Tali bambini non arrivano a rendersi conto della solitudine e dell’abbandono a cui sono stati esposti, non dell’abbandono esteriore, alla separazione materiale dai genitori o al fatto di essersi sentiti dei bambini trascurati. Anzi spesso hanno avuto dei genitori tutt’altro che indifferenti o rozzi, dai quali sono stati anche incoraggiati ed in genere descrivono un’infanzia felice e protetta. Si tratta di persone ricche di possibilità e addirittura di talenti che non hanno mancato di sviluppare, spesso lodati per le loro doti naturali e per le pretazioni che ne derivavano, orgoglio dei loro genitori che, secondo l’opinione comune dovrebbero avere una salda coscienza del proprio valore. In realtà è tutto il contrario. A nulla serve il loro eseguire bene se non addirittira in modo eccellente ogni compito, l’essere ammirati e invidiati, il mietere successi quando si cimentano. Dietro tutto ciò è in agguato il senso di vuoto, di autoalienazione e di assurdità della propria esistenza. Quando entrano in terapia descrivono i loro primi ricordi senza alcuna simpatia per il bambino che sono stati e il rapporto che intrattengono con il mondo affettivo della loro infanzia è caratterizzato da scarso rispetto, coazione al controllo, manipolazione e pressione per le altre prestazioni, accompagnate da disprezzo ed ironia riguardo a sé stessi, che può arrivare fino al sarcasmo. In questo modo l’illusione della buona infanzia è servita.

In sintesi

1) E’ un bisogno irrinunciabile quello del bambino essere considerato e sta alla base della formazione di un sano senso di Sé.

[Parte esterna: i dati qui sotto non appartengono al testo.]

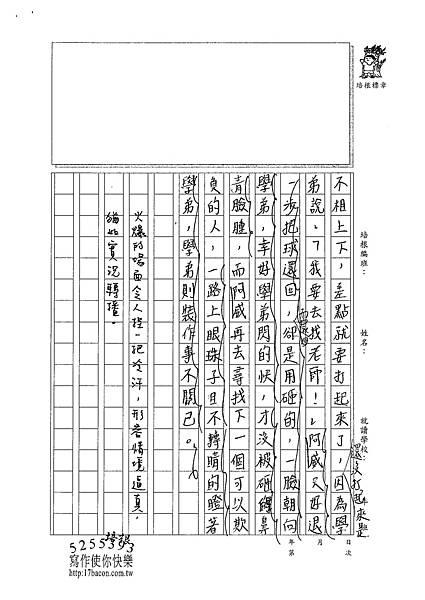 101W6307黃郁潔 (4)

2) Il riconoscimento delle sue sensazioni e dei suoi sentimenti rappresenta il fondamento della formazione del suo senso di identità, che lo aiuta a compiere i passi necessari verso l’individuazione.

L’osservazione clinica ci porta a vedere come il caregiver è spesso una persona insicura sul piano emotivo ed utilizza il figlio per i propri bisogni di sicurezza, laddove il bambino tende ad adeguarsi e ad assumere la funzione che (inconsciamente) gli viene richiesta. La conseguenza inevitalile è l’impossibilità per questi bambini di vivere in maniera autentica determinati sentimenti come la gelosia, l’invidia, l’ira o il lasciarsi andare senza correre il rischio di ferire il genitore e renderlo insicuro. Il bambino può vivere I propri sentimenti solo se c’è una persona che questi sentimenti li accetta e li comprende, altrimenti preferisce non viverli affatto e se ne distacca, arroccandosi dietro un sé che deve negare questi stessi sentimenti. La madre in questo caso manca della sua funzione di rispecchiamento (rêverie) e non consente al bambino di imparare a conoscere i propri sentimenti e a differenziarli. Egli metterà in atto tutta una gamma di difese, come la negazione o la trasformazione nel contrario, per non riconoscere i propri sentimenti. L’adattamento a questi contesti conduce il bambino allo sviluppo di una personalità “come se”, ovvero al “falso Sé” descritto da D. Winnicott: l’individuo non si limita a mostrare l’atteggiamento che gli viene richiesto, ma si fonde con esso, che difficilmente si potrebbe sospettare la fatica che egli fa per nascondere il suo “vero sé”, in quanto teme che la sua espressione si leghi al rifiuto e alla condanna da parte del suo ambiente. Questi aspetti della crescita del bambino emergono quando essi descrivono un senso di vuoto e di assurdo, la mancanza di vitalità, spontaneità e di impoverimento affettivo.

Non si può sostenere che questi bambini non siano stati amati, ma non nel modo in cui essi avrebbero voluto essere amati, e comunque sempre alla condizione che essi mantengano il loro falso sé. Tale condizione non influisce sullo sviluppo delle loro facoltà intellettuali, ma piuttosto al dispiegarsi di una vita affettiva autentica. Così viene a mancare un’integrazione sufficiente e,in seguito alla loro scissione che avviene tra le due aree psichiche, ognuna va per conto proprio, pur convivendo nella stessa persona.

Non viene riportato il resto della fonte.